▶ _RECORDS FOR THE TASK_
====================
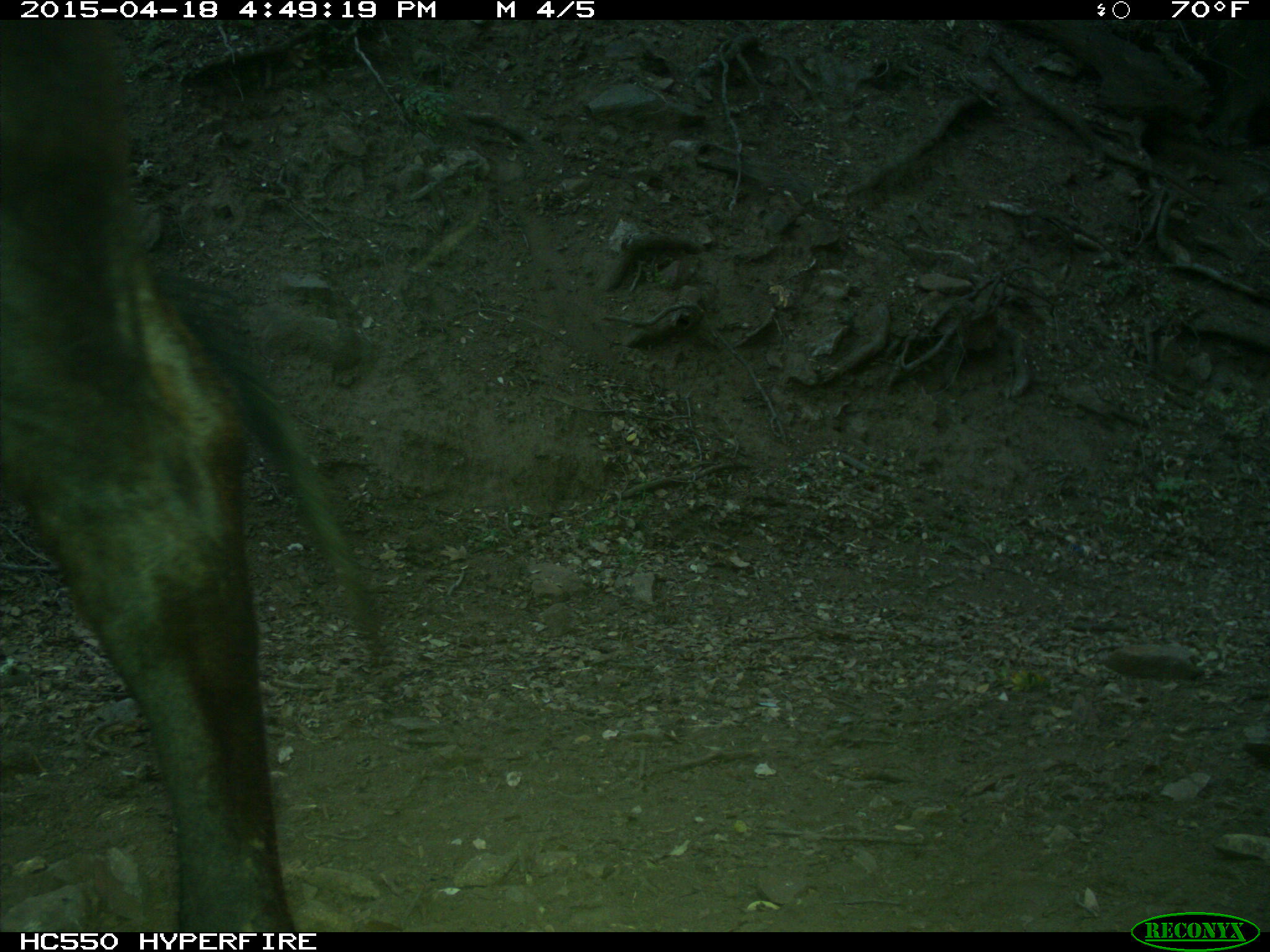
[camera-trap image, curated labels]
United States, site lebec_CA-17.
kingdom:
====================
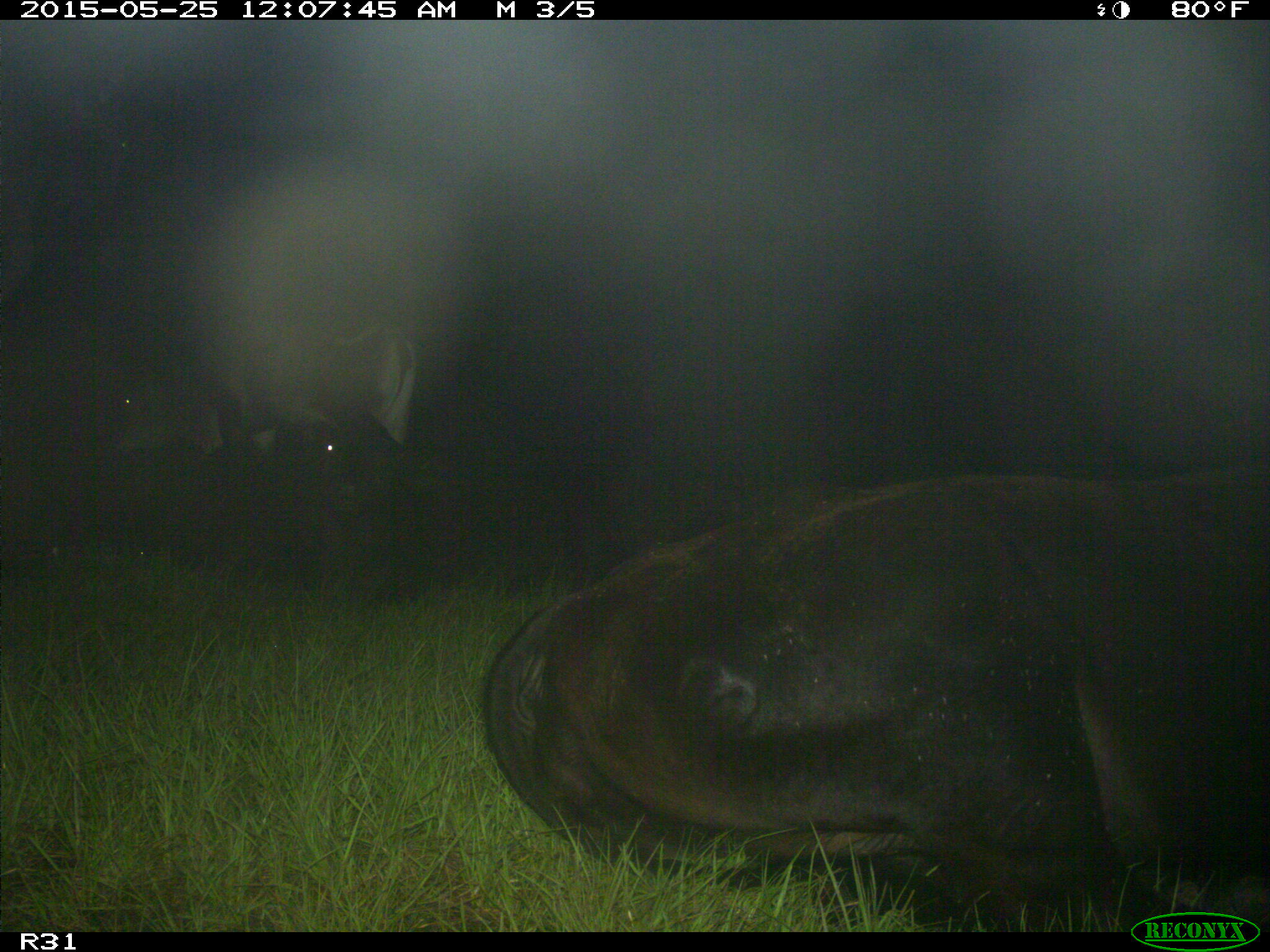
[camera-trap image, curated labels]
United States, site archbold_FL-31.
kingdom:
====================
▶ _ACTION ITEM_
Work through the data and count each line holding the string "United". Give only that count.

▶ _EXERCISE RESPONSE_
2